C’est pour ces raisons que je me suis tourné, pour cette recherche, vers un dispositif visant à amener ces élèves à développer une posture d’auteur, à l’aide de la réécriture, lors d’un travail d’écriture collaborative grâce à un service web de traitement de texte collaboratif en temps réel : Etherpad. Nous nous concentrerons, au cours de cette étude, sur deux points principaux, tout d’abord, le développement de compétences métacognitives chez ces élèves puis, dans un second temps, le développement de compétences sociales en analysant, notamment, comment ils interagissent entre eux au cours de ce travail. Nous essaierons ainsi de voir si cet outil d’écriture collaborative qu’est l’Etherpad peut être utilisé efficacement pour inclure de manière plus efficace ces élèves à haut potentiel dans nos classes.

_Données affichées_
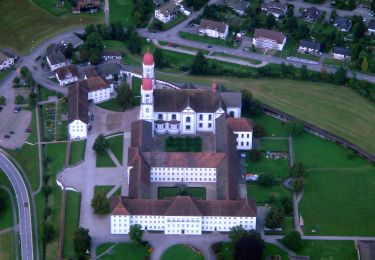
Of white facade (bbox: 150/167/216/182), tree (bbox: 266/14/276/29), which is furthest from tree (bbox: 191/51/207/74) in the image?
white facade (bbox: 150/167/216/182)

_Tâche brève 1_
D'après l'extrait choisi, quel service web de traitement de texte collaboratif en temps réel est employé dans le dispositif ?
_Tâche brève 2_
Relevez, dans la première phrase de l'extrait choisi, tous les moyens par lesquels le dispositif doit amener les élèves à développer une posture d'auteur.
_Tâche brève 3_
Indiquez si chacune des affirmations suivantes concorde avec l'extrait choisi, en citant les mots décisifs : (a) l'étude se concentre sur deux points principaux ; (b) les compétences sociales sont examinées en premier ; (c) l'outil est envisagé pour mieux inclure des élèves à haut potentiel.

_Réponse 1_
Etherpad.

_Réponse 2_
- la réécriture
- un travail d'écriture collaborative
- un service web de traitement de texte collaboratif en temps réel, Etherpad

_Réponse 3_
(a) Oui : « Nous nous concentrerons, au cours de cette étude, sur deux points principaux ».
(b) Non : « tout d’abord, le développement de compétences métacognitives chez ces élèves puis, dans un second temps, le développement de compétences sociales ».
(c) Oui : « pour inclure de manière plus efficace ces élèves à haut potentiel dans nos classes ».